*** Extrait fourni ***

Une prise de rendez-vous souvent difficile

Pour mener à bien cette recherche, un testing téléphonique de plus de 34 000 appels a été réalisé entre mars et septembre 2022 auprès de plus de 3 000 praticiens. L’appel concernait un rendez-vous pour un motif sans caractère d’urgence avec un généraliste, un ophtalmologue ou un pédiatre. Il convenait de mesurer la discrimination à travers deux indicateurs : le taux d’obtention d’un rendez-vous médical et le délai entre l’appel et la date rendez-vous, et ce pour trois profils de patients fictifs : les bénéficiaires de la CSS, ceux de l’AME et des « patients de référence », c’est-à-dire ne recevant aucune de ces deux aides.
De façon générale, l’étude montre un taux de refus de rendez-vous médicaux élevé, et pour tous les profils : « un patient a moins d’une chance sur deux d’obtenir un rendez-vous quand il contacte un médecin généraliste ou un pédiatre, et près de deux chances sur trois pour un ophtalmologue », indiquent les auteurs de l’étude. Quatre appels sont en moyenne nécessaires pour parvenir à entrer en contact avec un cabinet médical. Là où, chez un médecin généraliste, il faut compter en moyenne 8 jours entre l’appel et le rendez-vous, le délai passe à 25 jours chez un pédiatre, et même à plus de 55 jours chez un ophtalmologue.

***

● Consigne: D'après l'extrait sur la prise de rendez-vous médicaux, combien d'appels faut-il en moyenne pour parvenir à joindre un cabinet médical ? Appuyez-vous uniquement sur l'extrait.

*** Liste des données ***

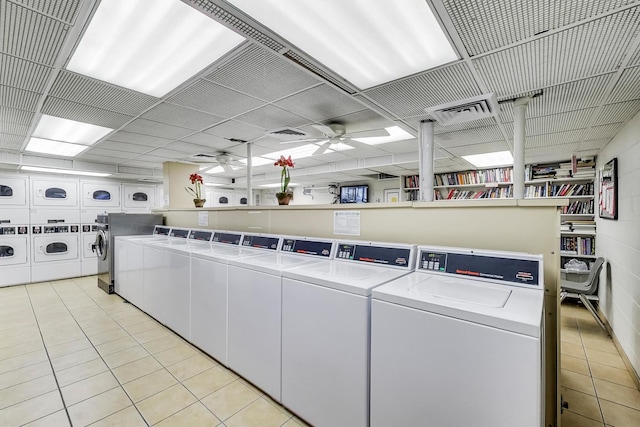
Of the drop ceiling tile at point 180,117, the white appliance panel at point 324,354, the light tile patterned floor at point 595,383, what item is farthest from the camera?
the drop ceiling tile at point 180,117

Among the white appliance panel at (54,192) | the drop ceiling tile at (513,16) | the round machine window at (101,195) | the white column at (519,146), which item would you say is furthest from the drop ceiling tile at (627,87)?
the white appliance panel at (54,192)

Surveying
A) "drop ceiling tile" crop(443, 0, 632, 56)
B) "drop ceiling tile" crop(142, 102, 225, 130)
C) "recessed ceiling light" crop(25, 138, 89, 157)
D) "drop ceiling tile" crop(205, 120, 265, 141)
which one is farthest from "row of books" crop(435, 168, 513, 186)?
"recessed ceiling light" crop(25, 138, 89, 157)

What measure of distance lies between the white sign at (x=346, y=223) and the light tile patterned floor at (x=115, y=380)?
4.25 ft

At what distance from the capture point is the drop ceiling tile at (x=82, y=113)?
277cm

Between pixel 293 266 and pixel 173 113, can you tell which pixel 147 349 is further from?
pixel 173 113

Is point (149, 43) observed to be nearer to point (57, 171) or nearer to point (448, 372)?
point (448, 372)

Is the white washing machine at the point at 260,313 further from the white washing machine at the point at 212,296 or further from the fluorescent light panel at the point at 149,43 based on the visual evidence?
the fluorescent light panel at the point at 149,43

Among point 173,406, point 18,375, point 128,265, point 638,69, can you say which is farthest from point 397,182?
point 18,375

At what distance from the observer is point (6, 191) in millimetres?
5238

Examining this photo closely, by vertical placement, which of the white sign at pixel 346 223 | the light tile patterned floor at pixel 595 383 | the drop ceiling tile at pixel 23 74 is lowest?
the light tile patterned floor at pixel 595 383

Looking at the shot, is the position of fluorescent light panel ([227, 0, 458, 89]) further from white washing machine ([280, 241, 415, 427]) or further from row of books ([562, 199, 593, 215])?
row of books ([562, 199, 593, 215])

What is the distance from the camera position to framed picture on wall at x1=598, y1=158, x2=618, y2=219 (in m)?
3.13

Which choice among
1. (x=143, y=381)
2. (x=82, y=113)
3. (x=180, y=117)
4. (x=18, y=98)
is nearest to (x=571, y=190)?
(x=180, y=117)

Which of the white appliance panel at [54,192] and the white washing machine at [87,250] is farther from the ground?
the white appliance panel at [54,192]
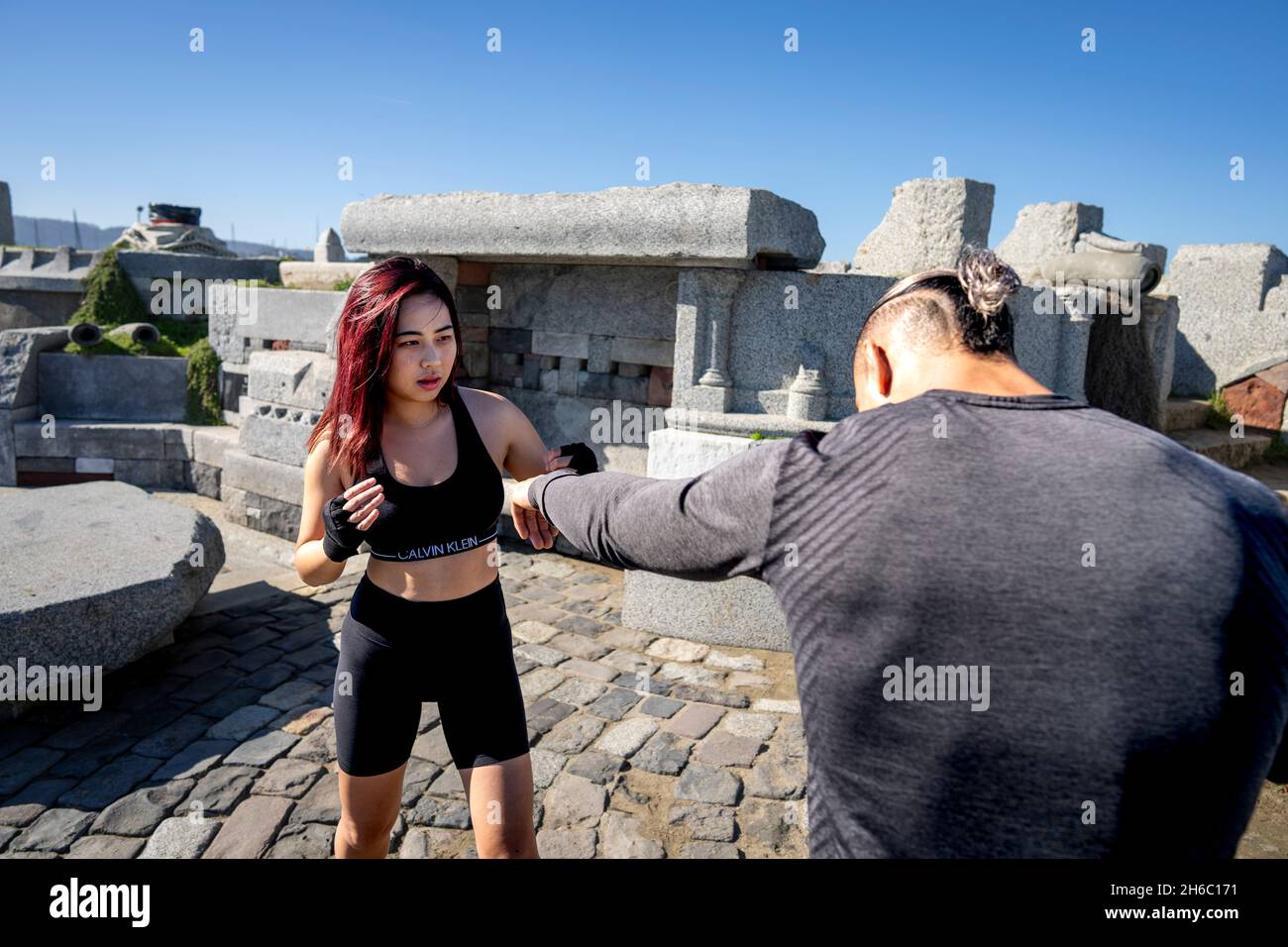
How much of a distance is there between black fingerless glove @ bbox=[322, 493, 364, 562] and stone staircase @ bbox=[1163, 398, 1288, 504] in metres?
7.58

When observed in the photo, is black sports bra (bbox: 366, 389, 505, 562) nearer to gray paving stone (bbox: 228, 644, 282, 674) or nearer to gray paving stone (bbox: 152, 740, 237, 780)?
gray paving stone (bbox: 152, 740, 237, 780)

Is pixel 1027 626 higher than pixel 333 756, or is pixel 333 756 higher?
pixel 1027 626

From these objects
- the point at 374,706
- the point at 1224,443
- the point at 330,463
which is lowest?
the point at 374,706

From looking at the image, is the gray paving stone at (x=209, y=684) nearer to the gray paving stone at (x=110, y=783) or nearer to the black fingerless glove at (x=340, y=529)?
the gray paving stone at (x=110, y=783)

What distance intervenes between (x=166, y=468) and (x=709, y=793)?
7.36 meters

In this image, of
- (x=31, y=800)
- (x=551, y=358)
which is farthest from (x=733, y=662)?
(x=551, y=358)

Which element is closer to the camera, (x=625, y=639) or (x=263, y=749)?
(x=263, y=749)

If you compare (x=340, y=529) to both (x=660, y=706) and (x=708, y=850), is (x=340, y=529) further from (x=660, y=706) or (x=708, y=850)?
(x=660, y=706)

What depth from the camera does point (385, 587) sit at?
2.41 meters

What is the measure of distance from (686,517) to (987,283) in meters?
0.61

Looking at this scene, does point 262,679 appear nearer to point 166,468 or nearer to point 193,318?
point 166,468

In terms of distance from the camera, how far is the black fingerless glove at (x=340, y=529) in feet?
7.26

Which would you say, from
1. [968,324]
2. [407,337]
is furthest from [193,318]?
[968,324]

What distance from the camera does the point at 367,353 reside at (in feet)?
7.80
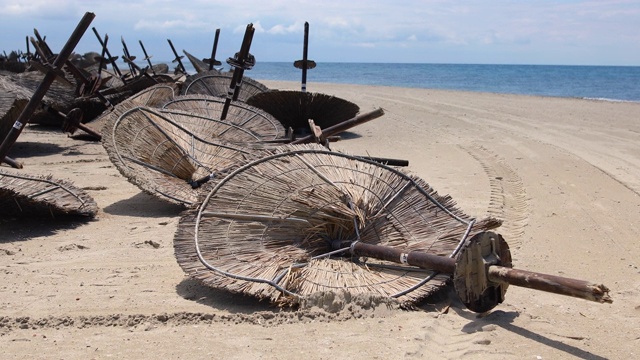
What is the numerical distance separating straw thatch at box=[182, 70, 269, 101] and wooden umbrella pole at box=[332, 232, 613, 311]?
257 inches

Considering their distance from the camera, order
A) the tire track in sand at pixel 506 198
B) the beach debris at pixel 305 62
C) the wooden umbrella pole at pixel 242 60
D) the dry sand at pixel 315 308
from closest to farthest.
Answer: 1. the dry sand at pixel 315 308
2. the tire track in sand at pixel 506 198
3. the wooden umbrella pole at pixel 242 60
4. the beach debris at pixel 305 62

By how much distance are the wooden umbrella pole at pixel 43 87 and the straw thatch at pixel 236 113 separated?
1.73 metres

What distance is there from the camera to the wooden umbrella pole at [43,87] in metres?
5.59

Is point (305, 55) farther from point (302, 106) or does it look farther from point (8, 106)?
point (8, 106)

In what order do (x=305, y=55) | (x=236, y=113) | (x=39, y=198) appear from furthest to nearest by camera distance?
(x=305, y=55) < (x=236, y=113) < (x=39, y=198)

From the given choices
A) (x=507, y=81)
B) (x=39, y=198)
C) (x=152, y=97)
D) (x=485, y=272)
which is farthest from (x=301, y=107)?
(x=507, y=81)

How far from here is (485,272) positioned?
125 inches

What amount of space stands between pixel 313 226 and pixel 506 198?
2676 millimetres

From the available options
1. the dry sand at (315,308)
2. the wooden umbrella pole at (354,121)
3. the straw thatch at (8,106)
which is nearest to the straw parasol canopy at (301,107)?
the dry sand at (315,308)

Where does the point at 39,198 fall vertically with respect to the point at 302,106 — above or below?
below

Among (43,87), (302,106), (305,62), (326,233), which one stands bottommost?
(326,233)

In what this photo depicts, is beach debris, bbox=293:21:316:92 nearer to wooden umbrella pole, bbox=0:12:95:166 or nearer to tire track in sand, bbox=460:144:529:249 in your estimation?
tire track in sand, bbox=460:144:529:249

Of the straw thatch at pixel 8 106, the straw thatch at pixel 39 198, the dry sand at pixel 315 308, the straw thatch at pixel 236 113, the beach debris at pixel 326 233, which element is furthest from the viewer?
the straw thatch at pixel 8 106

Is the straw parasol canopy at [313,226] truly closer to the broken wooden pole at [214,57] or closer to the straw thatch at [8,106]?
the straw thatch at [8,106]
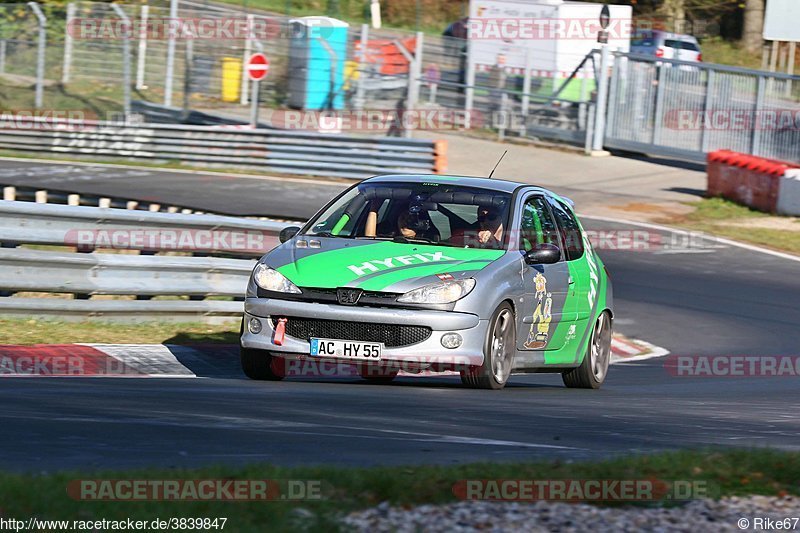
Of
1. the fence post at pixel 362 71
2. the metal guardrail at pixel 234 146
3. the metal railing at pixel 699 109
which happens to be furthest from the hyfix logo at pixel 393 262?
the fence post at pixel 362 71

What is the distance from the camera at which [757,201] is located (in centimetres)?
2459

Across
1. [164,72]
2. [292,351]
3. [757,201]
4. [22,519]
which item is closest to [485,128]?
[164,72]

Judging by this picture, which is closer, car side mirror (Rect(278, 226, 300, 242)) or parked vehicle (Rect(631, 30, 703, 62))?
car side mirror (Rect(278, 226, 300, 242))

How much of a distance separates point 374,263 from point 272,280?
0.69 metres

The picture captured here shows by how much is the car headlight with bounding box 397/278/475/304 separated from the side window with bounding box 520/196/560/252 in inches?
43.7

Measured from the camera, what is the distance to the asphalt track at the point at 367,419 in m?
5.86

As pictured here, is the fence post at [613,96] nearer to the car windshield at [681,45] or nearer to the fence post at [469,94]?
the fence post at [469,94]

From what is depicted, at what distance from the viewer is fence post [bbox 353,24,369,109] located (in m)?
31.8

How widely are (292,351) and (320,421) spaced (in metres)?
1.94

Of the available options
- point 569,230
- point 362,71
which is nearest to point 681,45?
point 362,71

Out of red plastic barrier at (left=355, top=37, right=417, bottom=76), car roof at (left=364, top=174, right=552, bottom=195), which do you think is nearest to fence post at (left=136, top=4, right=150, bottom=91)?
red plastic barrier at (left=355, top=37, right=417, bottom=76)

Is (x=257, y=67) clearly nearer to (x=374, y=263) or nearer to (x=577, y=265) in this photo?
(x=577, y=265)

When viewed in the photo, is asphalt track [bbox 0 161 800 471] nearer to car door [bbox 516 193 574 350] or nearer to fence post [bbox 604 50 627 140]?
car door [bbox 516 193 574 350]

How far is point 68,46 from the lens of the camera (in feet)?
106
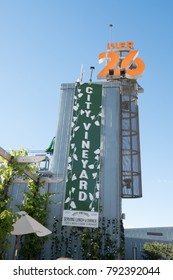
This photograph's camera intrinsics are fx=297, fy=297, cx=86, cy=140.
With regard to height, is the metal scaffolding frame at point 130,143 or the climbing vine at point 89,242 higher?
the metal scaffolding frame at point 130,143

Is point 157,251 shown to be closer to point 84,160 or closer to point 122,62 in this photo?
point 84,160

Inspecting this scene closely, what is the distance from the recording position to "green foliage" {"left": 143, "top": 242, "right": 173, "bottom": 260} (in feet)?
82.7

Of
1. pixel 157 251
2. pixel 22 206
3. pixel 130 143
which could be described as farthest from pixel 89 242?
pixel 157 251

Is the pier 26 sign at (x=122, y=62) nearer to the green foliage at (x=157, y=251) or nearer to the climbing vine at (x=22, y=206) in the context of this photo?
the climbing vine at (x=22, y=206)

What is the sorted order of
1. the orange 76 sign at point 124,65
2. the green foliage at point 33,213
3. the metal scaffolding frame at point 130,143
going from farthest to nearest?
the orange 76 sign at point 124,65
the metal scaffolding frame at point 130,143
the green foliage at point 33,213

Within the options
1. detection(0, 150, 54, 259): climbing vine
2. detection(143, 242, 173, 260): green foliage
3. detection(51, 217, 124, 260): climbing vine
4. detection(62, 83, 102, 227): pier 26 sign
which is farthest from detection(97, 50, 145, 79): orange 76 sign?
detection(143, 242, 173, 260): green foliage

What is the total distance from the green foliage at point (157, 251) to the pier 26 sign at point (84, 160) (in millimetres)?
13377

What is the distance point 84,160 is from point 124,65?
915 centimetres

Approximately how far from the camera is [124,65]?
840 inches

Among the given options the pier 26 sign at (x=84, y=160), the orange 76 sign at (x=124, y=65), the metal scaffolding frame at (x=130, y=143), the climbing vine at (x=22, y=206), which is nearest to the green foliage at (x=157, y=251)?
the metal scaffolding frame at (x=130, y=143)

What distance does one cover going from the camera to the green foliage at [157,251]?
992 inches

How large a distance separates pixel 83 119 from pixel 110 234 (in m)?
6.22
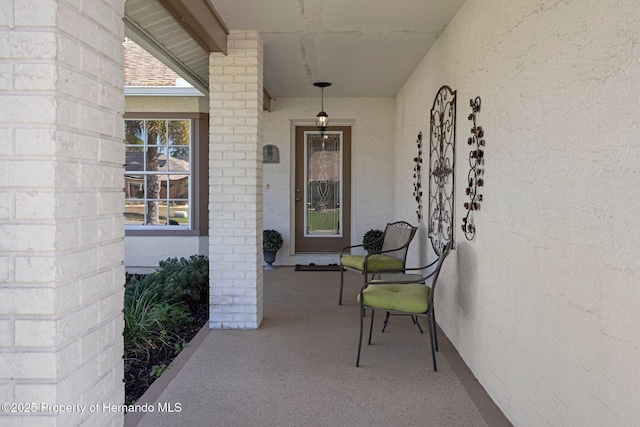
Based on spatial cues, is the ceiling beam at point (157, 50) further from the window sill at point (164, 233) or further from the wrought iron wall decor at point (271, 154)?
the window sill at point (164, 233)

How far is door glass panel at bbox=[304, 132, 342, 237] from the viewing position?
7.63m

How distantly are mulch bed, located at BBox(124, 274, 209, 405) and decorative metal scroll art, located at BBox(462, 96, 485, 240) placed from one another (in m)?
2.27

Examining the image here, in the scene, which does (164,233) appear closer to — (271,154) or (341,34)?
(271,154)

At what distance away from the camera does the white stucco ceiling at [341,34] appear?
365 centimetres

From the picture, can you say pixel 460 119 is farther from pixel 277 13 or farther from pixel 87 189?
pixel 87 189

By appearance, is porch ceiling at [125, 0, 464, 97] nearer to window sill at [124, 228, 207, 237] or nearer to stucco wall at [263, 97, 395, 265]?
stucco wall at [263, 97, 395, 265]

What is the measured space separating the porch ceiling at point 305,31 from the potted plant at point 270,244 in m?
2.33

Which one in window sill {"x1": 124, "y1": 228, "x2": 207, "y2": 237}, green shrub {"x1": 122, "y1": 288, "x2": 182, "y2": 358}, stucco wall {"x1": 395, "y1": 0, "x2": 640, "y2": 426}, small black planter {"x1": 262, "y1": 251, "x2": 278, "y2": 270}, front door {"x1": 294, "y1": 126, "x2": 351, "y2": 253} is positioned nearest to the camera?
stucco wall {"x1": 395, "y1": 0, "x2": 640, "y2": 426}

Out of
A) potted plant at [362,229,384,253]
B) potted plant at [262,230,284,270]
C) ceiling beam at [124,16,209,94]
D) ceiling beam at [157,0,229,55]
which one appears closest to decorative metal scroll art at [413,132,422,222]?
potted plant at [362,229,384,253]

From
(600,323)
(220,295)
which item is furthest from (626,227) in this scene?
(220,295)

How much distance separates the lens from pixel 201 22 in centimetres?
351

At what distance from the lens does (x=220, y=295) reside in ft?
14.1

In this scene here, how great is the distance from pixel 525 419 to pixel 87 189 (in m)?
2.11

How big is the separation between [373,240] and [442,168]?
3.06 meters
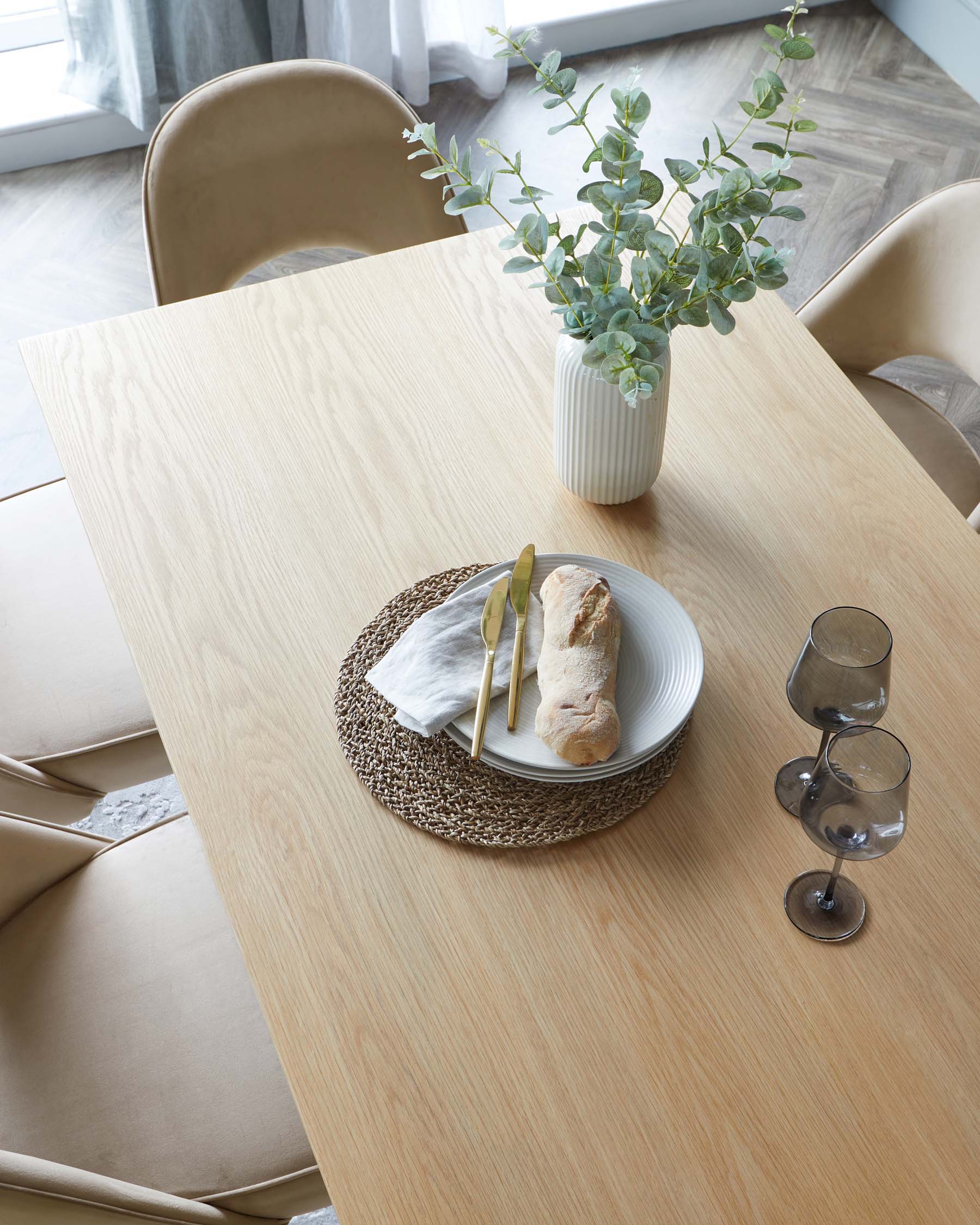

***

● Réponse attendue: Il faut en moyenne quatre appels.